Only those at particular risk (people over 60 and those with immune deficiencies) and certain groups (such as pregnant women and healthcare workers) will need to follow testing and isolation requirements.
Mask mandates, however, continue across Spain, with people required to wear them in indoor public spaces and on public transport.
Australian experts – including University of Melbourne epidemiology professor Tony Blakely – believe that while the country is on a similar trajectory, it is not there yet.
“Spain is starting to treat COVID like the flu. We’re not there yet because we still have Omicron BA.2 to wash and we can’t relax yet,” Professor Blakely told SBS News.
“Australia could get to a similar place to Spain in maybe four weeks or something,” he said.
How far is peak BA.2?
Professor Adrian Esterman of the University of South Australia, who was previously a consultant to the World Health Organisation, said different parts of Australia would hit the BA.2 peak at different times.
What is called
“ACT now has an effective reproduction number of less than one, which has probably peaked,” Professor Esterman told SBS News.
The effective reproduction number, or R, is a way of measuring the transmissibility of an infection, representing the average number of people to whom the disease could be transmitted by an infected person.
If R is greater than one, the infection will spread, but if it is less than one, it will gradually die out.
Professor Esterman said NSW, Victoria and South Australia – with an R of 1.02, 1.06 and 1.09 respectively – are closest to hitting the BA.2 peak.
Tasmania and Queensland (R of 1.12), WA (R of 1.14) and the Northern Territory (R of 1.19) are next in line, he said.
The issue of masks
But even after BA.2 spikes in Australia, experts say, mask requirements in the country will hamper the pace of its COVID-19 recovery.
Clinical epidemiologist Nancy Baxter pointed out a key difference between what is happening in Spain and Australia.
“One of the great things [in Spain] is the continued requirement to wear a mask in indoor public spaces,” she told SBS News.
In contrast, wearing masks in most indoor settings is not mandatory in most jurisdictions in Australia, including NSW, Victoria, Queensland, Tasmania, the Northern Territory and the ACT.
Masks are still required in indoor settings in Western Australia and South Australia, but the latter is set to phase them out on April 14.
“Relaxing isolation rules for people who have tested positive has entirely different implications if mask-wearing remains mandatory,” Professor Baxter said.
Professor Esterman agreed, saying scrapping mask mandates was not a sensible idea.
“It sends a message to the general public that the pandemic is over and life can return to normal,” he said.
But that’s not the case, he said, adding that a new variant of COVID-19 could arise at any time.
“There is already a new variant, which is now under surveillance.
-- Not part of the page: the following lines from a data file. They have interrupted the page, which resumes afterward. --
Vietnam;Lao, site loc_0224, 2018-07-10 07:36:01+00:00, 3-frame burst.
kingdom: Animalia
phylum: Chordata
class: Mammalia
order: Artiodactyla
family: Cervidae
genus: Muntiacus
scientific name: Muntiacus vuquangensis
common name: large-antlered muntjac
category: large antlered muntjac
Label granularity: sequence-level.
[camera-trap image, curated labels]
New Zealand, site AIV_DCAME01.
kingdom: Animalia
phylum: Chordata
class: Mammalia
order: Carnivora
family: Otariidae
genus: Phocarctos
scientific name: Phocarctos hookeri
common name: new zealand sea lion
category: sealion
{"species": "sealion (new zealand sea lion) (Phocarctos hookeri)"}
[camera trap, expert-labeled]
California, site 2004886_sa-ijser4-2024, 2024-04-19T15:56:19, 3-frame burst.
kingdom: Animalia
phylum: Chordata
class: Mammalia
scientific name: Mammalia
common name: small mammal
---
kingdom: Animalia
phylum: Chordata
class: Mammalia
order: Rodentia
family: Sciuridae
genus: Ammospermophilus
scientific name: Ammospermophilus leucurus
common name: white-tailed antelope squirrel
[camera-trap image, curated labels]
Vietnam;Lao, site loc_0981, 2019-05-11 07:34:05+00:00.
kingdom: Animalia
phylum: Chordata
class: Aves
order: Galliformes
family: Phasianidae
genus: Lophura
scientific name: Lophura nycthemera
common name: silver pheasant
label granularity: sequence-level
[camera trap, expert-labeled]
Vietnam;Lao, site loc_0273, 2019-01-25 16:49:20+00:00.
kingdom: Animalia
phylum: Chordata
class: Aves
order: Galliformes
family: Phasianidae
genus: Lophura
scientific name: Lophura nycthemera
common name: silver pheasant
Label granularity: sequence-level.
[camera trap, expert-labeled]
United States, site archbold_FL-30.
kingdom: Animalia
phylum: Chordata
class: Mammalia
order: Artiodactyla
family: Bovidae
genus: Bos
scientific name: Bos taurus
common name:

It’s called DeltaChrome. He has Delta’s body and Omicron’s tip, which – theoretically – makes him as transmissible as Omicron and as mean as Delta,” he said.
“Now fortunately there have only been a few cases worldwide and there is no evidence that it will take over from Omicron,” Professor Esterman said, adding that the pandemic will only be truly over when we have generic broad-spectrum vaccines. protection against all current and future variants of COVID-19.
“These vaccines are in the pipeline. In the next two years, there is a good chance that we will have one. But we have to be careful over the next few months or even years,” he said.
Stock up on masks
Until then, Prof Blakely said, Australia must remain vigilant.
“The two biggest policy failures of this pandemic were the lack of purpose-built quarantine facilities and the fact that someone forgot to order the rapid antigen tests last year,” he said.
“We don’t want to repeat that. So I think we should stock N95 and KN95 masks in case we have a bad variant coming later this year.
“Because these masks really work better than cloth masks and [using them] could mean we can continue to operate reasonably normally without going into a lockdown,” he said.